A proposta do Executivo permite o parcelamento de solo para a construção de 194 moradias da CDHU (Companhia de Desenvolvimento Habitacional e Urbano do Estado de São Paulo), no bairro Portal da Pérola 2, próximo ao Instituto Federal de Birigui. As casas serão construídas em lotes de 102 metros quadrados e frente de 5,1 metros de largura.
Na justificativa, a Prefeitura afirma a necessidade de se reduzir o déficit habitacional no município. O empreendimento teria sido apresentado ao Executivo, porém para ser viabilizado seria preciso reduzir as exigências com relação à metragem dos terrenos e dispensada a reserva de 2% para área livre a ser utilizada pela Prefeitura.

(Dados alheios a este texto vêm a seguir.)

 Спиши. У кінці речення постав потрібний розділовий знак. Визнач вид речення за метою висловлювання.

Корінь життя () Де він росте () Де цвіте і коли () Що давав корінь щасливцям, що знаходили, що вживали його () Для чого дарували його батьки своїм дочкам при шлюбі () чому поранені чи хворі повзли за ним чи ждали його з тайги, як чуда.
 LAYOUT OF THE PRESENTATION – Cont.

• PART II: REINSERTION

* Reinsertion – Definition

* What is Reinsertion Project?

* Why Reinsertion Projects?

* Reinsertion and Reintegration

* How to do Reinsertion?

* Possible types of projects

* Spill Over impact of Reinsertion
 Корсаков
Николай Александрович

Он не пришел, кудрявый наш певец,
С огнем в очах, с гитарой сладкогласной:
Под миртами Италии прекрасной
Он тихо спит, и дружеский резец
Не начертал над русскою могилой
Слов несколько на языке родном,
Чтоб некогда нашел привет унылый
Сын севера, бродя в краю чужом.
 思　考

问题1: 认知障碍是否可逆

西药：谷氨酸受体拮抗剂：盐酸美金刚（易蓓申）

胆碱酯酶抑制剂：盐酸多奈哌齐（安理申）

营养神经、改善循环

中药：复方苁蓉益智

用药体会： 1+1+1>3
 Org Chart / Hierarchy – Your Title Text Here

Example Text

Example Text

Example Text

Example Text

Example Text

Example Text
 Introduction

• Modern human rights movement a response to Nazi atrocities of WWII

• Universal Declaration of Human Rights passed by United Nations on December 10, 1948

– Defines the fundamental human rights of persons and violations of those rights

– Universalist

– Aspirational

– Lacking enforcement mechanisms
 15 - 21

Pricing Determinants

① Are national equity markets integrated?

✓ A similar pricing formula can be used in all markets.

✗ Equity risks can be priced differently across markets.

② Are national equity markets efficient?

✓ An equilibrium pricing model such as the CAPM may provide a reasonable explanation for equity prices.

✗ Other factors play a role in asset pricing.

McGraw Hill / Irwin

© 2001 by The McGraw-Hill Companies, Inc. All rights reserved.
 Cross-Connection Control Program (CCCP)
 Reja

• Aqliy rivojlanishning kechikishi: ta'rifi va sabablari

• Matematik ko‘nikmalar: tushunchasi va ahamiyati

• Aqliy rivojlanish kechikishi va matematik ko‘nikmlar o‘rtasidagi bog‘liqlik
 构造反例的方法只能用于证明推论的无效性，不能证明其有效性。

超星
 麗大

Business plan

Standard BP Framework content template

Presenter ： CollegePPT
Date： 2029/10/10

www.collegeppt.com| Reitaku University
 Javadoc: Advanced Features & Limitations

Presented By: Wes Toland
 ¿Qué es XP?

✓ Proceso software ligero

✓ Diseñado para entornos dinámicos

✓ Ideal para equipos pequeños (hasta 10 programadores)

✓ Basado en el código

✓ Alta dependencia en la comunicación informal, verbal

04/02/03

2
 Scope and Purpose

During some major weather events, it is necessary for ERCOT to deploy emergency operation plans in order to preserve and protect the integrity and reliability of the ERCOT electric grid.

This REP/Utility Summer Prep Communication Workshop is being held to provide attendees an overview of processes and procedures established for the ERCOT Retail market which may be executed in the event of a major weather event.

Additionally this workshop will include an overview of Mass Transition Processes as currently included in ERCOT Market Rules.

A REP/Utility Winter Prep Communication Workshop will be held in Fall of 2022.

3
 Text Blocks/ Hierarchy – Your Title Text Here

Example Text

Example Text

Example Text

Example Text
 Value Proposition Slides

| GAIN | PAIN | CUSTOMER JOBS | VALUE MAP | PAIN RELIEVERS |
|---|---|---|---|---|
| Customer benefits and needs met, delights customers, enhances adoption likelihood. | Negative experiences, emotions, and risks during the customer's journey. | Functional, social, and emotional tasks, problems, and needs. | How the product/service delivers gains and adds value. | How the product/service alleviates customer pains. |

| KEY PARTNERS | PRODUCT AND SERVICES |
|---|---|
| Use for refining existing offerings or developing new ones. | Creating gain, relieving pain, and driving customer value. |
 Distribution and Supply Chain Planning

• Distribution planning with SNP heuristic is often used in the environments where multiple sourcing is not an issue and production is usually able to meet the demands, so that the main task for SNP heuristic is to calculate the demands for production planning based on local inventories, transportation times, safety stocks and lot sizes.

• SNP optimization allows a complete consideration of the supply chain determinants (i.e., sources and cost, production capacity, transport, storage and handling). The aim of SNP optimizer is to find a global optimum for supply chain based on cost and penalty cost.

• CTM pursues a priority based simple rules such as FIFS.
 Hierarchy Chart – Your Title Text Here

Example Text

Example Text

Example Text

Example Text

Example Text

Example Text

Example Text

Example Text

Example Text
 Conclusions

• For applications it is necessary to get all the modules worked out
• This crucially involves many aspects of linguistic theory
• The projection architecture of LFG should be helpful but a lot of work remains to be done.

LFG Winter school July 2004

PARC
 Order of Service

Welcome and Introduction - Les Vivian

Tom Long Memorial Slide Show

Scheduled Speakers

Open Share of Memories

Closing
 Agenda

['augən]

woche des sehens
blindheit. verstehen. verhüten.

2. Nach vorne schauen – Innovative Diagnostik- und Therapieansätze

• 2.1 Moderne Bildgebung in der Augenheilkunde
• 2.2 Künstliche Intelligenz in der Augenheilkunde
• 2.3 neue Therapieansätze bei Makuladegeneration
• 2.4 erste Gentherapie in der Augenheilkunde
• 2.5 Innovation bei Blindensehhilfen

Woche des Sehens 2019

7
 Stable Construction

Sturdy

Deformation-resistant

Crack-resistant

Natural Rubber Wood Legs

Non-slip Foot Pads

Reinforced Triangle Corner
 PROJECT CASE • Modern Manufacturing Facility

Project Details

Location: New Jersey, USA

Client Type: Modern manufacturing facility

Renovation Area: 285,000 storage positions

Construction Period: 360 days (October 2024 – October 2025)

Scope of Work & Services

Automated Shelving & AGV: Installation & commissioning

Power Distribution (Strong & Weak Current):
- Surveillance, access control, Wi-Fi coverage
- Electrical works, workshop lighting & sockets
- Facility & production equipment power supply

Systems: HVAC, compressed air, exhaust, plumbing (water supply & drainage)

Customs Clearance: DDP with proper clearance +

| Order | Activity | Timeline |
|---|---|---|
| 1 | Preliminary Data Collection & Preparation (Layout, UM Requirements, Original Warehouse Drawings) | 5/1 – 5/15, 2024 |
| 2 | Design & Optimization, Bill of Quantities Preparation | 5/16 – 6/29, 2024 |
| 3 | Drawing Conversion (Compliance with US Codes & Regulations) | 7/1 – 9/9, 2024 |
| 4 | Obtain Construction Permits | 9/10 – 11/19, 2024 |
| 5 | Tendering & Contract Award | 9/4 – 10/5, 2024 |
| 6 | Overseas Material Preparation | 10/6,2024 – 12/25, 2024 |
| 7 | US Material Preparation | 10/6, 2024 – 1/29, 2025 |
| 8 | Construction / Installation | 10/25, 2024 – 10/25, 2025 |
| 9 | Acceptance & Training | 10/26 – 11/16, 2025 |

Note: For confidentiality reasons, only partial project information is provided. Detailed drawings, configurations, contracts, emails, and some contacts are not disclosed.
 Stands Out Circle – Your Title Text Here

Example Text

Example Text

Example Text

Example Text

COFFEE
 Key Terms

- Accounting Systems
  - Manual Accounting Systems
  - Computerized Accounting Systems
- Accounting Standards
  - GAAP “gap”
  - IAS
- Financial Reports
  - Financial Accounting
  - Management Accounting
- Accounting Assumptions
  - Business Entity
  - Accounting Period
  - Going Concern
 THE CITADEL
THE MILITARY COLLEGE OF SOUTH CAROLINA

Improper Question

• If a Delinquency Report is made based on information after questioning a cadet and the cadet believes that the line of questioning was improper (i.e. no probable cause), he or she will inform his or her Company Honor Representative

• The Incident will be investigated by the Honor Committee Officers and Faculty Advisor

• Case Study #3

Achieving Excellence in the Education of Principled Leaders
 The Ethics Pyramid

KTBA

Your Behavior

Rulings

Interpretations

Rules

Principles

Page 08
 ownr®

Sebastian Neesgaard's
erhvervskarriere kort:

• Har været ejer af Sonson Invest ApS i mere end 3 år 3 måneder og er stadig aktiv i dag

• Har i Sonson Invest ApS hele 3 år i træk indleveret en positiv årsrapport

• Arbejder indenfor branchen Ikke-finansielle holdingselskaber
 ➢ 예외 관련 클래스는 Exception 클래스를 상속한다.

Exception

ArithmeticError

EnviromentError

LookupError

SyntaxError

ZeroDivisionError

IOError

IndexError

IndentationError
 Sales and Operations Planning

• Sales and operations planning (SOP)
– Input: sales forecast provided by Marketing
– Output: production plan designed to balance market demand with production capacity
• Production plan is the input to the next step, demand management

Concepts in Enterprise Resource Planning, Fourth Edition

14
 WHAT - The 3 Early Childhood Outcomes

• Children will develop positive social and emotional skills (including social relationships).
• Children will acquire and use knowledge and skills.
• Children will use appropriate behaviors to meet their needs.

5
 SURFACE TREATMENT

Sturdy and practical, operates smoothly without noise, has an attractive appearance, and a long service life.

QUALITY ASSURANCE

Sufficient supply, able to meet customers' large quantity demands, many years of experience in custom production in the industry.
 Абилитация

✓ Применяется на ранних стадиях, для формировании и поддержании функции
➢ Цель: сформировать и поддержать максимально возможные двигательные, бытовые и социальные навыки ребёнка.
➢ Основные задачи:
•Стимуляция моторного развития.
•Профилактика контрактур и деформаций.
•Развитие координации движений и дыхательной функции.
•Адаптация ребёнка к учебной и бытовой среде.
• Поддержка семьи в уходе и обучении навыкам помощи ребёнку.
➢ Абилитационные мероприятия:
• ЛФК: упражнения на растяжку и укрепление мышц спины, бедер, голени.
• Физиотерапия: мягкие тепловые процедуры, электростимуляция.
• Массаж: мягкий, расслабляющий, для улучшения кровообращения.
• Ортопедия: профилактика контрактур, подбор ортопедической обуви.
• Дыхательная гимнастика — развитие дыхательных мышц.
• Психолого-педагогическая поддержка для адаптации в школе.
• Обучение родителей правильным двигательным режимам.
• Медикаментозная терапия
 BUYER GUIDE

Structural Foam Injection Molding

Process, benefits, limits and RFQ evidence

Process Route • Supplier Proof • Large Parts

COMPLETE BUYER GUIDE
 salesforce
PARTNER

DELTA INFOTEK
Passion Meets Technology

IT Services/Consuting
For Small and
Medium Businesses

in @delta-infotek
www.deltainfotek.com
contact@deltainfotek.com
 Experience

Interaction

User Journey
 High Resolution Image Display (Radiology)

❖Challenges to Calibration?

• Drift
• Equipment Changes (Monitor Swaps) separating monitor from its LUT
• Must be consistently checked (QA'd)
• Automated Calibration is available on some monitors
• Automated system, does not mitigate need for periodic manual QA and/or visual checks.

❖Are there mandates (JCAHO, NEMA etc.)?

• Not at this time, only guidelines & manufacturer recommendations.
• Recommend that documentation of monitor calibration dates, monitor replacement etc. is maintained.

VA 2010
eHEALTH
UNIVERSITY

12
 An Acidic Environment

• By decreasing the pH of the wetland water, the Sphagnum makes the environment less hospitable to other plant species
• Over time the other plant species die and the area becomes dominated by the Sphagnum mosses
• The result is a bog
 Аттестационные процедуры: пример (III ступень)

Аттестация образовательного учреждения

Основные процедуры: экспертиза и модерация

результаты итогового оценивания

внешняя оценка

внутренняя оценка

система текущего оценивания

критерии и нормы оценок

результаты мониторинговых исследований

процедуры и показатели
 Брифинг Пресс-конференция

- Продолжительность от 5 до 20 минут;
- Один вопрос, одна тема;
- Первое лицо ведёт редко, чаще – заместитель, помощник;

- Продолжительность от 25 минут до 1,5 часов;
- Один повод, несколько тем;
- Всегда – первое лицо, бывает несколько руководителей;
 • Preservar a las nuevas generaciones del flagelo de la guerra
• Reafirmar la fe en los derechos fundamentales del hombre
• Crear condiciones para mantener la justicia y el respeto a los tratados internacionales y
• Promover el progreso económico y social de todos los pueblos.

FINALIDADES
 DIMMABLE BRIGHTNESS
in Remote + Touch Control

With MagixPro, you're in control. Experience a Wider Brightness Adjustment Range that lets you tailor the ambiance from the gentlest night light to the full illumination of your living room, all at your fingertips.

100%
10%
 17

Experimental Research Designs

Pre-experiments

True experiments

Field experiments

No entanto, a legislação em vigor exige que loteamentos particulares e públicos destinados à construção de moradia popular devem ter área mínima de 160 m² e frente mínima de 8 metros de largura, além de percentuais específicos para vias de circulação, áreas verdes, sistema de lazer, área institucional e os 2% de área livre para o munícipio.
Contrários
Por estar em desacordo em relação às leis municipais, o parecer jurídico da Câmara foi contrário ao projeto, bem como os pareceres das comissões de Constituição Justiça e Redação e de Defesa do Meio Ambiente.
O PLC 02/2020 entrou na Ordem do Dia em três sessões, mas recebeu pedido de adiamento em duas delas. Na sessão da última terça, após discussão, os vereadores derrubaram os pareceres contrários, porém rejeitaram o projeto.
A matéria recebeu voto contrário de Rogério Guilhen (PV) e abstenções de Clóvis Batista do Nascimento (PDT), Benedito Dafé (PV), César Pantarotto Júnior (Podemos), Luiz Roberto Ferrari (DEM) e Odair José Aparecido Piacente, o Odair da Monza (PSC). Com isso, foram 11 votos favoráveis, número inferior ao necessário para aprovação (12 votos).
Com um novo número (agora como PLC 10/2020) e a troca do termo “loteamento” por “conjunto habitacional”, o texto foi colocado para votação na sessão extraordinária convocada para sexta-feira e acabou aprovado por unanimidade pelos vereadores presentes.
Neste tipo de sessão, os projetos não passam pelo Jurídico da Câmara e nem pelas comissões, sendo submetidos direto ao plenário.
Não participaram da sessão os vereadores Batista, Dafé, Cesinha Pantarotto, Ferrari e Rogério Guilhen, ditos como oposição.
De acordo com a assessoria de imprensa da Prefeitura, a troca da nomenclatura resolveu o problema de ilegalidade do projeto.